The measures were outlined to reporters on Wednesday at the launch of the Government’s Be Winter Ready information campaign at the National Emergency Co-ordination Centre in Dublin.
Advice for the public on how to handle severe weather events from a number of State agencies, including the Garda, the HSE, the Office of Public Works and transport providers, is being made available on the campaign’s website.
The advice has been categorised under various headings, including the home, road safety, schools, farming and business.
Minister for Defence Paul Kehoe said the measures were a “a whole-of-Government approach” to winter preparation.
“It’s a very demanding time for everyone, including the emergency services,” he said.
“We are committed to building a national resilience to weather emergencies as they occur. Well-prepared local plans are vital.
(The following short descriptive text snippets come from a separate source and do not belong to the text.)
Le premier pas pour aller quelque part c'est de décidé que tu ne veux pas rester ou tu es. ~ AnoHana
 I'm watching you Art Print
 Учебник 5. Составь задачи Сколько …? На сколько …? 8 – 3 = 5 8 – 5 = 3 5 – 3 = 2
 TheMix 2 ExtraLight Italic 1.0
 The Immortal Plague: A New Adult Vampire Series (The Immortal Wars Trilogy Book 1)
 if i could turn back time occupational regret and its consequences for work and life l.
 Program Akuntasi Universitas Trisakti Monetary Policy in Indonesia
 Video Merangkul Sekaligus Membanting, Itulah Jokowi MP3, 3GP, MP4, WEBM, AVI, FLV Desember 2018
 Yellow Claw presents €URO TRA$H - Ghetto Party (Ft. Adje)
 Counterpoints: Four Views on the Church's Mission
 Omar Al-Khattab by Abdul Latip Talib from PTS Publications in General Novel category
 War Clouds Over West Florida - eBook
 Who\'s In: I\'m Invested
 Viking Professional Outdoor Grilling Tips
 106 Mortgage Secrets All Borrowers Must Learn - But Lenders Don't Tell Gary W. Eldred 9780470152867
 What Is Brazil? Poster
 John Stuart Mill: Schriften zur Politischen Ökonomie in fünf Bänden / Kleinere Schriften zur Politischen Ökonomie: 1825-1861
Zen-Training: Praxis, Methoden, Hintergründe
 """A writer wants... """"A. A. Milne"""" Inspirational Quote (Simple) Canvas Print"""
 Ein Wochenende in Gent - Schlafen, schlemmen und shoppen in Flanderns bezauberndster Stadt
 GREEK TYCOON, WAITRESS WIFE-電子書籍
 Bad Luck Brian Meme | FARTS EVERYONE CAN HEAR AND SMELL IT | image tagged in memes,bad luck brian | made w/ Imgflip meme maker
“One of the most notable features of last year’s severe weather was its longevity, with some flooding lasting until April.”
Minister for Housing Simon Coveney said it was “important that everyone prepare for the worst that can hit us.
“This is sensible advice and it would be foolish to ignore it and possibly be exposed to unnecessary risks,” he said.
“This is about ensuring de-risking the winter months and ensuring the misery the weather can inflict is minimised.”
Mr Coveney said adverse weather events cost the State €100 million last year.
“People called it a once-in-a-100-year event, but most of us know we won’t be waiting another 99 years for weather like that,” he said.
Responding to a question on protecting the homeless this winter, Mr Coveney said his department was preparing an additional 210 emergency beds for rough sleepers. “I hope to have them available by December 9th,” he said.
“I am determined there will be a bed available for everyone that wants one. Money, I can assure you, is not the issue.”
Meanwhile, Minister for Transport Shane Ross said the increase in road deaths this year was “striking and disturbing”.
He said there would be 240,000 tonnes of salt available this year to clear roads, compared with the 94,000 tonnes available last year and the 130,000 tonnes available during the severe winter of 2010-2011.
Mr Ross said the increased number of road deaths may be because the “level of alcohol is increasing among young people”, adding that the reasons for the fatalities “will have to be addressed and very urgently”.